La chronique
Modérer l’enthousiasme, et raisonner les élans : le parcours a beau être épatant (un quatuor parisien aux options esthétiques affirmées), le rodage joyeusement assumé sur scène (nombreuses, les scènes, avec près de deux cents concerts en deux ans), et le premier album (Nevermind The Living Dead, 2006) riche de promesses, il convient de ne pas se laisser emporter par l’emphase.

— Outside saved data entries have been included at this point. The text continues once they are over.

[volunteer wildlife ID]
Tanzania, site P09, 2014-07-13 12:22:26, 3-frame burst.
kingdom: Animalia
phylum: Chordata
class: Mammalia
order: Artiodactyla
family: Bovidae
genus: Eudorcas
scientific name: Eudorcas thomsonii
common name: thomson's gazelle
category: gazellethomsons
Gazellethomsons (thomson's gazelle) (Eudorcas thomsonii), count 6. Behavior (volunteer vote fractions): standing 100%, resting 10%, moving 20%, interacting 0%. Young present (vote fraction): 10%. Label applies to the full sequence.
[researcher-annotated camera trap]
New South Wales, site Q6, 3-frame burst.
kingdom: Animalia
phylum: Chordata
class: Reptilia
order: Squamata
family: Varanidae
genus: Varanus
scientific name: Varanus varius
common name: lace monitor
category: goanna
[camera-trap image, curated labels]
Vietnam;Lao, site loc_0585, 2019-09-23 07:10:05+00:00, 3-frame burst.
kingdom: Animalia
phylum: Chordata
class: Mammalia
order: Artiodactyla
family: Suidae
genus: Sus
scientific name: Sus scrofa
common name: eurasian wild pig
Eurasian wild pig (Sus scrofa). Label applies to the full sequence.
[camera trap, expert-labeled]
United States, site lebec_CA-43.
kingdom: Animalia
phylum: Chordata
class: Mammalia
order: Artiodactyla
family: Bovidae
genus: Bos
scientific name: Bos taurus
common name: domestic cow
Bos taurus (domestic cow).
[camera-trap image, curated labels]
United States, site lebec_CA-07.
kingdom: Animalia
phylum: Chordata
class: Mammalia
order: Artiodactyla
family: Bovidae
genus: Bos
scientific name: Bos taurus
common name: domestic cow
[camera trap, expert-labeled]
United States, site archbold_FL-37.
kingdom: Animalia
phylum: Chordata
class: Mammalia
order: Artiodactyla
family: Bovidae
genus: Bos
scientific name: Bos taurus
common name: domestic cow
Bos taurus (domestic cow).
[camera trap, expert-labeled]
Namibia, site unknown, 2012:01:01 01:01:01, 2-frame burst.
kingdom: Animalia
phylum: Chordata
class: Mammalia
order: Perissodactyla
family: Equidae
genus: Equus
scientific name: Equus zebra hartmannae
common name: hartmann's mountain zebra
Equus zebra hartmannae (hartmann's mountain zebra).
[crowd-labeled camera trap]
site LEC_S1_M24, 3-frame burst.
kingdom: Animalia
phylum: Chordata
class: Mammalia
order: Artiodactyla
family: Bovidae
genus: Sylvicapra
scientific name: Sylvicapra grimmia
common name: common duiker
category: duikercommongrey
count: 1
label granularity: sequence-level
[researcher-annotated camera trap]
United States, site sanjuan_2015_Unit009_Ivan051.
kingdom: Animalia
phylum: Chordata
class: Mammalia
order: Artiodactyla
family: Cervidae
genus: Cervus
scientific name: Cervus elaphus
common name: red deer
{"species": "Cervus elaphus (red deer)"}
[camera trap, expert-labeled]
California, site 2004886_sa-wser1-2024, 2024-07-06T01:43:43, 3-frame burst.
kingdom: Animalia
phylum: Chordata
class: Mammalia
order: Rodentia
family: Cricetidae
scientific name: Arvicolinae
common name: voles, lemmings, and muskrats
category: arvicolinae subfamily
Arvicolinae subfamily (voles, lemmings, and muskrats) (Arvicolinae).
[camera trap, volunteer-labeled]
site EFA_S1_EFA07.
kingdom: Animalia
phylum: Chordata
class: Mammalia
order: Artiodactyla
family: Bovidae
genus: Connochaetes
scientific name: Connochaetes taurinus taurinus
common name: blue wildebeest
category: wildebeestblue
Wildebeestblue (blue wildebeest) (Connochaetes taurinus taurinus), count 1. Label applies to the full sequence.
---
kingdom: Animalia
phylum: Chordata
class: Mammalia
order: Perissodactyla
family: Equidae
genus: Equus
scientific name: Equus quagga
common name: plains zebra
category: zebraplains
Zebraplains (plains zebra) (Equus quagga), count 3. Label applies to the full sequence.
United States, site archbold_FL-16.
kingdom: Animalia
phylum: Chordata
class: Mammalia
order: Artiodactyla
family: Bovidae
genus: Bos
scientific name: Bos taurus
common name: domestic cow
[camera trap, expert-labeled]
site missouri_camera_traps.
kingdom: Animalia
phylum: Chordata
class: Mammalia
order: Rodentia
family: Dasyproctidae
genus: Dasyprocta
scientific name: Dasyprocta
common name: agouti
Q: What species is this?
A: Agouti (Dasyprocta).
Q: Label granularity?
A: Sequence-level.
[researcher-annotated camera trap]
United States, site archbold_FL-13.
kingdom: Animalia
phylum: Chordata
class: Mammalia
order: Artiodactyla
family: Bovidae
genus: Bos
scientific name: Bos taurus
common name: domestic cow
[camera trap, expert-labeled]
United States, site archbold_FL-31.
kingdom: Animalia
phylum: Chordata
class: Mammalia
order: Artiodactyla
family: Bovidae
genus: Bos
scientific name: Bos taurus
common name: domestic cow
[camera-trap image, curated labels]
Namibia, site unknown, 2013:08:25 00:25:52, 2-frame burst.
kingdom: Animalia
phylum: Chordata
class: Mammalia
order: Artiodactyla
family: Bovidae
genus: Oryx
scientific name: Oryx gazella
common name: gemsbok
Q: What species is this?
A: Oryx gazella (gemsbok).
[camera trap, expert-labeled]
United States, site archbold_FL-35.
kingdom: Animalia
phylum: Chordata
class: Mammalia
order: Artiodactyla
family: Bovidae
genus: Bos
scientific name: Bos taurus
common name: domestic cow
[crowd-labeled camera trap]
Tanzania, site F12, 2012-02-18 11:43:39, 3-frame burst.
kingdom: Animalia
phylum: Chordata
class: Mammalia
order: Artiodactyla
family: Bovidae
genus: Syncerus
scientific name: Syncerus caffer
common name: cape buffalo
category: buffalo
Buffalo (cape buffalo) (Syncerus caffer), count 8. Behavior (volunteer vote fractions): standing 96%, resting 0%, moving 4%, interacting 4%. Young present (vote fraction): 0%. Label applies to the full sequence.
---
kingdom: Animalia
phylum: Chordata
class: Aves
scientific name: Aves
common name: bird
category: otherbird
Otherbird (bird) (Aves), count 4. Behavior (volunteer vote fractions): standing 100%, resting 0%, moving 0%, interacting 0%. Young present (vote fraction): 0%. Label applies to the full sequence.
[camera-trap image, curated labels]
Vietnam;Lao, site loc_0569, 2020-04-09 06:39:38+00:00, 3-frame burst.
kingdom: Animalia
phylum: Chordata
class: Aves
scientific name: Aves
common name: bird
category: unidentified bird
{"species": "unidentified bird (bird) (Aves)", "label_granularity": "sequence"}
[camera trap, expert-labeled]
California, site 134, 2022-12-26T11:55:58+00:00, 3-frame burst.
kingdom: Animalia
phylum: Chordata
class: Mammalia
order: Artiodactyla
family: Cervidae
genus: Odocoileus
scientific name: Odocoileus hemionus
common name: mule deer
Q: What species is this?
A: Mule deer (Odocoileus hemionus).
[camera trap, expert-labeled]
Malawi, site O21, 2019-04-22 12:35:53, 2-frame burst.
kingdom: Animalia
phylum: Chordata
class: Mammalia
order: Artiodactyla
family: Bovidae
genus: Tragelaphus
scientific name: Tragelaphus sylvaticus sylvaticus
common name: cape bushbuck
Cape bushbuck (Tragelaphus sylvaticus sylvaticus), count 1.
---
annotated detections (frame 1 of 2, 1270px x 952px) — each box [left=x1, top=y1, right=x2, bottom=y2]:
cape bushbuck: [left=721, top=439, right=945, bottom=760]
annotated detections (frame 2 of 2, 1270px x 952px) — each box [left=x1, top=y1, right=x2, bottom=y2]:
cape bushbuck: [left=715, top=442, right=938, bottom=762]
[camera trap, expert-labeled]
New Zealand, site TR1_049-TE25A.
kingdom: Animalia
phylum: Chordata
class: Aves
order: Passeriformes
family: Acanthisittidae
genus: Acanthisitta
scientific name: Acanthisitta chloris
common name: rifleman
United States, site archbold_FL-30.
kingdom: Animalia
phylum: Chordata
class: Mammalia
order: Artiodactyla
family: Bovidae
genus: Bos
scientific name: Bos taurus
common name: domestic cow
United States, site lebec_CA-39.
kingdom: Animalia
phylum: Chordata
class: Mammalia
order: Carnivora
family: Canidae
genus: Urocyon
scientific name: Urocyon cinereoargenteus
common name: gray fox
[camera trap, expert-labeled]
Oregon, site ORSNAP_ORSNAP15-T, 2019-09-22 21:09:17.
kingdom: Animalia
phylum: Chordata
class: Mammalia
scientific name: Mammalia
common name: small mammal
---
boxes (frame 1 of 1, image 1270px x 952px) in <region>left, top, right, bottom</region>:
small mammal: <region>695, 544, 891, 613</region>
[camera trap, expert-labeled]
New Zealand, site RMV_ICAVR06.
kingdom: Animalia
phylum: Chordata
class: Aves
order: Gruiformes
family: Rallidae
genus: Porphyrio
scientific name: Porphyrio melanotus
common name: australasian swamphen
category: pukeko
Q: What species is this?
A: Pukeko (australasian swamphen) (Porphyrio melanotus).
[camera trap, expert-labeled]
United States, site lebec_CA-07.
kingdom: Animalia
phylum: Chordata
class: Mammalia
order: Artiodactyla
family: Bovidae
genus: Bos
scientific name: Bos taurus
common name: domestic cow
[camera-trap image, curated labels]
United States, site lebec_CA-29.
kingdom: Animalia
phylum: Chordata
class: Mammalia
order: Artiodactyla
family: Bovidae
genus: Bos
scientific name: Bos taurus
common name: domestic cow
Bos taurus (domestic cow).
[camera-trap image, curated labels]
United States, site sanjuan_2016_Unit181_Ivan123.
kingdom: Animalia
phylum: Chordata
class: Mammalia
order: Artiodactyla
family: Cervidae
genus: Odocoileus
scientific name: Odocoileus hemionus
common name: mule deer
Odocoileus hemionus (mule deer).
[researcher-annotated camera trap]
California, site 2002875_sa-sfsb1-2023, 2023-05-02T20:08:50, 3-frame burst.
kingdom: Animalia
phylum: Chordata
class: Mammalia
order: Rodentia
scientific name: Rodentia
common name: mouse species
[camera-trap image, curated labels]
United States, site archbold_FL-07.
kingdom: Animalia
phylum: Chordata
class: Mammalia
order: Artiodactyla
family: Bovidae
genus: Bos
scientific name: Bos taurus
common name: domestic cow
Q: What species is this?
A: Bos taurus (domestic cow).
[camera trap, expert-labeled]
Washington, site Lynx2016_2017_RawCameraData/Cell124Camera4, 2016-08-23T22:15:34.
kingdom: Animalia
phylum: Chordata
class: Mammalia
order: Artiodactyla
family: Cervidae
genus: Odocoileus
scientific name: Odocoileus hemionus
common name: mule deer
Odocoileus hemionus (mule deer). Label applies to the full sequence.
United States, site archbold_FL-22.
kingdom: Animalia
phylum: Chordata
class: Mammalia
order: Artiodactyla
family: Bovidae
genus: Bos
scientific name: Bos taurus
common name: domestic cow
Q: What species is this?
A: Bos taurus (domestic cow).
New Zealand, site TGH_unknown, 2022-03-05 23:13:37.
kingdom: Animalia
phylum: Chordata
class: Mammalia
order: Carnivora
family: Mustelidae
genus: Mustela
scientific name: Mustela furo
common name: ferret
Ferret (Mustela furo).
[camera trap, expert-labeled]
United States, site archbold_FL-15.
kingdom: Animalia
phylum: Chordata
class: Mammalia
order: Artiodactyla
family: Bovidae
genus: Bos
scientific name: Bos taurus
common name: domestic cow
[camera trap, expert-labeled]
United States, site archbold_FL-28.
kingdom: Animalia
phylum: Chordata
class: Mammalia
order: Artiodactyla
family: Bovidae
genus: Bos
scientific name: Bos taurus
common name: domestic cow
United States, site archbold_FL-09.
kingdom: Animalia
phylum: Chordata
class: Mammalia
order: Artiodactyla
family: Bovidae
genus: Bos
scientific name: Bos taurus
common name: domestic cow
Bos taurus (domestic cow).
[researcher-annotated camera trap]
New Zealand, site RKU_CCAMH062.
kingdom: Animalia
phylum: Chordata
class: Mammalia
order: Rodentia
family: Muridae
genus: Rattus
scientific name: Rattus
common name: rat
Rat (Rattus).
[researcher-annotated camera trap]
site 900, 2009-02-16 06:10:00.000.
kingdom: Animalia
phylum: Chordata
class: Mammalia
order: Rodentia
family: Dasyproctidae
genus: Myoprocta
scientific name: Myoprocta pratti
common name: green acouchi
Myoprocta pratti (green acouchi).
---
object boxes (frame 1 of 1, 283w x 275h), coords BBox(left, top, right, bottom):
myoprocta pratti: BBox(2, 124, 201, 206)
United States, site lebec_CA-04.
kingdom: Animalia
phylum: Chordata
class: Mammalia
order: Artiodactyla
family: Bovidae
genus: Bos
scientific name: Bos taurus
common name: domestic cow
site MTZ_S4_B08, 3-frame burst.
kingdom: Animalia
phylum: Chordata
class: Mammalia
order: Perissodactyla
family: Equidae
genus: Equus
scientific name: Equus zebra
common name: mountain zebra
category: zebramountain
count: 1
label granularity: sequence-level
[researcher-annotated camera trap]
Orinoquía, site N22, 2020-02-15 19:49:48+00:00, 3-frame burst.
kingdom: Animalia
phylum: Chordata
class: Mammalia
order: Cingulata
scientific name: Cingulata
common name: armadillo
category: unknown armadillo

Dont acte : Stuck In The Sound n’est pas une aubaine pour la musique d’ici, mais bien une chance pour le rock mondial, et ce deuxième effort permet de déambuler dans les rues de Londres ou de New York tête haute. Shoegazing Kids (portrait de l’adolescence qui s’enfuit, à grands regards obstinés sur les pointes de ses chaussures, comme une troublante étape de rébellion sans cause, avant le passage mortifère à l’âge adulte) a été enregistré ici, et mixé de l’autre côté de l’Atlantique, par ce Nick Sansano à qui l’on doit, à la fois les couleurs moirées du Daydream Nation de Sonic Youth, à la fois le poids de l’urgence du Fear Of A Black Planet de Public Enemy.
L’homme du Bronx et le quatuor parisien se sont manifestement retrouvés en osmose sur les douze pièces de l’album, et en capacité de parfaitement restituer l’urgence, ou le caractère parfois particulièrement sombre, des chansons. Après une introduction pratiquement instrumentale – une simple voix fantomatique dans les aigus lointains (« Zapruder ») en surf music noisy au riff obstiné, le grand défilé peut débuter : des mélodies comme autant de refrains addictifs, la puissance des guitares comme autant de poings nerveux, et le spectre de Robert Smith un peu partout (« Utah »), font de cet album l’archétype du rock alternatif nerveux et puissant. Les amateurs de casiers à rangement ont en outre déjà évoqué Tahiti 80 (pour l’élan de « I Love You Dark », puissante et délicate conclusion de l’opus), ou Muse (la voix tout là-haut de José Reis Fontao), mais le caractère vibratile de la synthèse n’appartient qu’à ces anciens jeunes espoirs masculins aujourd’hui confirmés. « Shoot Shoot » (morceau déjà interprété en public) déverse à flots l’effronterie d’un refrain à haute teneur en gimmick, et une écoute suffit au tatouage entre les oreilles.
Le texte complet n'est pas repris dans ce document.